Goldwater Responds to the Coronavirus Crisis
Goldwater Responds to the Coronavirus Crisis
Washington is already relying on the Goldwater Institute’s years-long work to remove regulatory barriers so Americans can get the right medical treatment at the right time to combat this pandemic. We are continuing our work to help America find a treatment—and hopefully a cure.
The U.S. Food and Drug Administration’s (FDA) bureaucratic drug approval process frequently hinders patients from accessing potentially lifesaving vaccines and treatments. The Goldwater Institute’s Right to Try law, which was adopted in 41 states and at the federal level, has been central to opening the door for critical innovations in treatment that Americans need in today’s crisis.
“Right to Try has been a tremendous success. People are living now who had no chance of living,” President Donald Trump said at a recent coronavirus task force briefing. He explained that the policy has provided hope and breakthrough treatment options for patients who would have run out of time before the treatment obtained final FDA approval years later.
Now, Americans are facing a disease that has no known cure. And incredibly, governors and some in the healthcare establishment are standing between patients and a possible treatment. But thanks to Goldwater’s advocacy and its Right to Try law, the FDA has a new mandate to meet the immediate needs of patients facing life-threatening illness. The Goldwater Institute is taking Right to Try to the next level by fighting to extend it to personalized treatments that are custom-designed for an individual patient.
Our original strategy for Right to Try required a state-by-state campaign over four years to overcome opposition from the FDA. But the coronavirus pandemic has elevated the urgency for broader reform. We have the opportunity to leverage public pressure into federal and state action over months instead of years. However, a new strategy requires rapid policy and legal research to support swift deployment of public education and messaging.
We are continuing to ramp our work in immediate response to the coronavirus crisis, transform the FDA’s drug approval process, fight for patients, and ensure doctors have the best information to treat patients by removing restrictions on off-label communications.

§

## Task 1:
Reproduce the stretch of the Goldwater coronavirus passage from "The U.S. Food" through "in today’s crisis.", substituting "therapies" for "vaccines".
## Task 2:
Carry on writing the Goldwater coronavirus passage, starting after its last sentence.

## Stored data:
§

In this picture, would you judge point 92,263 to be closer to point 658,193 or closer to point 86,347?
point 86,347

§

## Written reply 1:
The U.S. Food and Drug Administration’s (FDA) bureaucratic drug approval process frequently hinders patients from accessing potentially lifesaving therapies and treatments. The Goldwater Institute’s Right to Try law, which was adopted in 41 states and at the federal level, has been central to opening the door for critical innovations in treatment that Americans need in today’s crisis.

## Written reply 2:
The Goldwater Institute is crafting cutting-edge reforms to ensure that Americans have access to the world’s most innovative treatments, some of which are increasingly found in other countries. That’s why we worked with U.S. Senator Ted Cruz in creating the RESULTS Act and modified it to address the current crisis. It’s based on the idea that there should be an efficient pathway for harnessing the important scientific work that has already been undertaken in other countries that also have rigorous, scientific drug evaluation approval processes on behalf of patients.
As the U.S. looks to possible effective options to treat COVID-19, it is important that medical professionals know and understand the arsenal of options at their disposal. Unfortunately, federal laws sometimes prevent drug manufacturers from sharing important information about off-label uses, and violating those rules can result in criminal prosecution and penalties. Of course, the ability to share truthful, scientific, and up-to-date information about off-label treatments is critical to ensuring doctors can provide the best treatments for their patients, especially when lives are at stake.
The Goldwater Institute’s Truth in Medicine Act protects the dissemination of truthful, cutting-edge information about off-label uses of FDA-approved drugs. Two states have already passed our law, and more are expected to follow.
The nation’s hospitals have become ground zero in the coronavirus crisis, absorbing the massive responsibility of treatment and containment. As we’re seeing in New York City and increasingly in other locations across the country, hospitals don’t have the capacity to handle the massive number of patients who are flooding their doors.
Unfortunately, the availability of hospital beds in 38 states is limited by arcane laws called “certificate of need.” Rather than allowing a hospital to be built, adding beds to an existing hospital, or offering new technologies, many states require that these additions be approved by a board of existing competitors with every incentive to restrict new competition from opening or expanding.
The Goldwater Institute is at the forefront of advocating for the repeal of certificate of need laws. We have conducted critical policy and legal research, launched a communications strategy, and pursued litigation. Now, we aim to scale up our efforts as the public gains a better understanding of the immediate need to remove government barriers that stop the construction of more healthcare facilities.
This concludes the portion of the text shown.